Alıntı Metin:
***

Fidan’a KCK soruşturması... Bu işte bir MİT yeniği var!
Her zaman diyorum ya; bırakın “gündemi yakalama”yı, artık “gündem kovalamak” bile yoruyor insanı... Gündem o kadar hızlı değişiyor ki; daha bir mevzuyu anlamaya fırsat bulamadan, bir başka mevzu giriyor devreye...
Daha dün “dindar nesil” mevzuunu konuşup, “dini dar”lara lâf yetiştirmeye çalışırken, bugün bambaşka bir mevzuya uyandık...
Dün, “tomruk”ları, “kereste”leri, “odun”ları ve “kütük”leri konuşurken, bugünkü gündemimiz “Fidan”lar oldu...
Olayı biliyorsunuz.
“KCK operasyonu”nda tutuklanan Fatma Kurtulan ve diğerlerinin verdikleri ifadelerde; bazı eylemlere ilişkin bilgilerin önceden MİT’e iletildiğiyle ilgili iddialar üzerine MİT Müsteşarı Hakan Fidan, MİT eski Müsteşarı Emre Taner ve Müsteşar Yardımcısı Afet Güneş, hem de “şüpheli” sıfatıyla ifadeye çağrıldı.
İstanbul Özel Yetkili Cumhuriyet Savcısı Bilal Bayraktar ve Sadrettin Sarıkaya tarafından ifadesi alınacak olan MİT Müsteşar ve yardımcısına, “KCK yapılanması” ile ilgili sorular sorulacağı öğrenildi.
BAŞBAKAN İZİN VERİR Mİ?
İstanbul Cumhuriyet Başsavcıvekili Fikret Seçen de bu haberleri doğruladı ve adı geçenlerin “bugün” için ifadeye çağrıldıklarını bildirdi.
Doğrusu, ben bu işi anlayamadım... Hakan Fidan, Emre Taner ve Afet Güneş’in, “tanık” olarak ifadeye çağrılmalarını anlarım da, “şüpheli” sıfatıyla çağrılmalarına bir anlam veremedim.
Bu işte, bir “bit yeniği” mi var, yoksa “MİT yeniği” mi, hâlâ çözebilmiş değilim.

***

Çalışma Yönergesi:
Lütfen Hakan Fidan'ın KCK soruşturmasında şüpheli sıfatıyla ifadeye çağrılmasını konu alan yukarıdaki köşe yazısını kaldığı yerden sürdürün. Kayıtların yukarıdaki köşe yazısıyla hiçbir ilgisi yoktur.

***

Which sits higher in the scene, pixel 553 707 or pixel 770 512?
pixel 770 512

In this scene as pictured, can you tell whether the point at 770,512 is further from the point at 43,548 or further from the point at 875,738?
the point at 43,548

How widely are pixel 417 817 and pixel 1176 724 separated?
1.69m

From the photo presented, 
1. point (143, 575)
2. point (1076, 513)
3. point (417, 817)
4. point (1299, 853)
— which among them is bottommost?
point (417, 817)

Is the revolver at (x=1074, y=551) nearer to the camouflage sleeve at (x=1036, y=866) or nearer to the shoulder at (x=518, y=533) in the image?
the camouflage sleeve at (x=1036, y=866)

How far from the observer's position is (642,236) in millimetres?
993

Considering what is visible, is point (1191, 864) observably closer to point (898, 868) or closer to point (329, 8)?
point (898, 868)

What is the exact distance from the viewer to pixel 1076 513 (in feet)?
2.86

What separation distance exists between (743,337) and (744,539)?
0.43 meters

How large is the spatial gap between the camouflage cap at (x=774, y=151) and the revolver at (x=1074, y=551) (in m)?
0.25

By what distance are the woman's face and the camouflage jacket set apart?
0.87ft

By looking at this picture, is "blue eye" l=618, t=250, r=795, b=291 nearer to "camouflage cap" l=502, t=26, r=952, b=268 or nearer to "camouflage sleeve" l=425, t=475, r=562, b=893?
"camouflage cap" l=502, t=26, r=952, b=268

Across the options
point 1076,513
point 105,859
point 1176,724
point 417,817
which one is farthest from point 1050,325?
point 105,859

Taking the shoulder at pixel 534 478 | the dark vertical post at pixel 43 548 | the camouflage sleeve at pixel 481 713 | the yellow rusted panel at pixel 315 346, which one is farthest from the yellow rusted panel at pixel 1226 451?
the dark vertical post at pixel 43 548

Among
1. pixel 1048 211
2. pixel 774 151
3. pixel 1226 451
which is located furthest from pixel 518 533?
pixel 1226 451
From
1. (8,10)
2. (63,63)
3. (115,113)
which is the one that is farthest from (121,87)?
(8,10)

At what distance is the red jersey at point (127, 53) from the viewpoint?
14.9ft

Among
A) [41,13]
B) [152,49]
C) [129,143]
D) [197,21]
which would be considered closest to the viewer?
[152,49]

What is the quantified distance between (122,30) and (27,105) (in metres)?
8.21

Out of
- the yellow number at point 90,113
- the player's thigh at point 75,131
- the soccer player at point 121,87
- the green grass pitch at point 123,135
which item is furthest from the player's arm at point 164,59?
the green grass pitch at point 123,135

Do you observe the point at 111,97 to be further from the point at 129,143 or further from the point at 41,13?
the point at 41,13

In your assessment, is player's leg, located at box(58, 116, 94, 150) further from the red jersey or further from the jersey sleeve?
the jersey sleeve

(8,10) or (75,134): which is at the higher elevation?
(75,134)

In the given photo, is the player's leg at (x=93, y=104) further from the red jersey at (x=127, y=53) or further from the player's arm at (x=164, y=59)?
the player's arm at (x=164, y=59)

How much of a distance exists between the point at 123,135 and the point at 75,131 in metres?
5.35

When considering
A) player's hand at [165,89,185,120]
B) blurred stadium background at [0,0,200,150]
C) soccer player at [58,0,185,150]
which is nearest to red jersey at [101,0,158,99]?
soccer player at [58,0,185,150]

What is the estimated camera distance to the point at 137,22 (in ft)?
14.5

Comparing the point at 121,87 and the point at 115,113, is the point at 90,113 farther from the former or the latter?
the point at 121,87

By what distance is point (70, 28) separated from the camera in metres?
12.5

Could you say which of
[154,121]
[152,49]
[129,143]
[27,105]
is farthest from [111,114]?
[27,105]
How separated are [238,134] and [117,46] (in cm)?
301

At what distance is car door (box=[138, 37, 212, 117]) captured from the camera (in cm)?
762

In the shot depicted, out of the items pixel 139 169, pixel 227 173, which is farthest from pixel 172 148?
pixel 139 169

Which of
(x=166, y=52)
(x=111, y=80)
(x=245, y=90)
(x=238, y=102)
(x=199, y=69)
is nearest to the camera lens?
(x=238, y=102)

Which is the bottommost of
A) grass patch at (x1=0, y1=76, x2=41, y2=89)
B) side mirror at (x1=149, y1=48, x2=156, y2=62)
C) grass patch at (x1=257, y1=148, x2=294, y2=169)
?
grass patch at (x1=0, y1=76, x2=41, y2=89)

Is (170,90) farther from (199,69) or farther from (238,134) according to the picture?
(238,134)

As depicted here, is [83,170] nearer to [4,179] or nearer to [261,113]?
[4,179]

***

Yazılı Yanıt:
Şu anda tartışılan konu şu:
“MİT mensuplarının ifadeye gidebilmesi için, Başbakan’ın izin vermesi gerekir... Başbakan izin vermezse, savcılar Fidan, Taner ve Güneş’in ifadesini alamazlar... Peki, Başbakan bu izni verecek mi?..”
Bir başka iddia da şu:
“Özel yetkili savcıların böyle bir yetkisi var... Başbakan izin vermese de ifadeye çağırabilirler!”
Başbakan, bu konuda henüz bir açıklama yapmadı... Sadece Başbakan Yardımcısı Bülent Arınç ve Dışişleri Bakanı Ahmet Davutoğlu’ndan açıklamalar geldi ki, onlar da, “Hakan Fidan’a sahip çıkan” ifadeler kullandılar.
Arınç’ın, “çağrı” konusunda; “Yargıdır, ne isterse yapar” demesi, son derece ilginçti... Benim, bu sözden çıkardığım anlam şu: Demek oluyor ki, “izin” verilecek ve Hakan Fidan, ifadeye gidecek...
Ama, Hakan Fidan’ın; “şüpheli” olarak, hem de “KCK şüphelisi” olarak ifade verecek olması, herhalde “matrak bir olay” olarak geçecektir tarihe!..
Düşünebiliyor musunuz;
Görevi “PKK ve KCK ile mücadele” olan bir adam, “KCK Şüphelisi” olarak ifade verecek!..
Gel de, şaşırma!..
CHP, GAYET MUTLU!
Evet, biz şaşırdık... Ama CHP ve BDP kurmayları, bu olaya o kadar sevindiler ki, sevinçlerinden ağzı kulaklarına vardı... Neredeyse zil takıp oynayacaklar.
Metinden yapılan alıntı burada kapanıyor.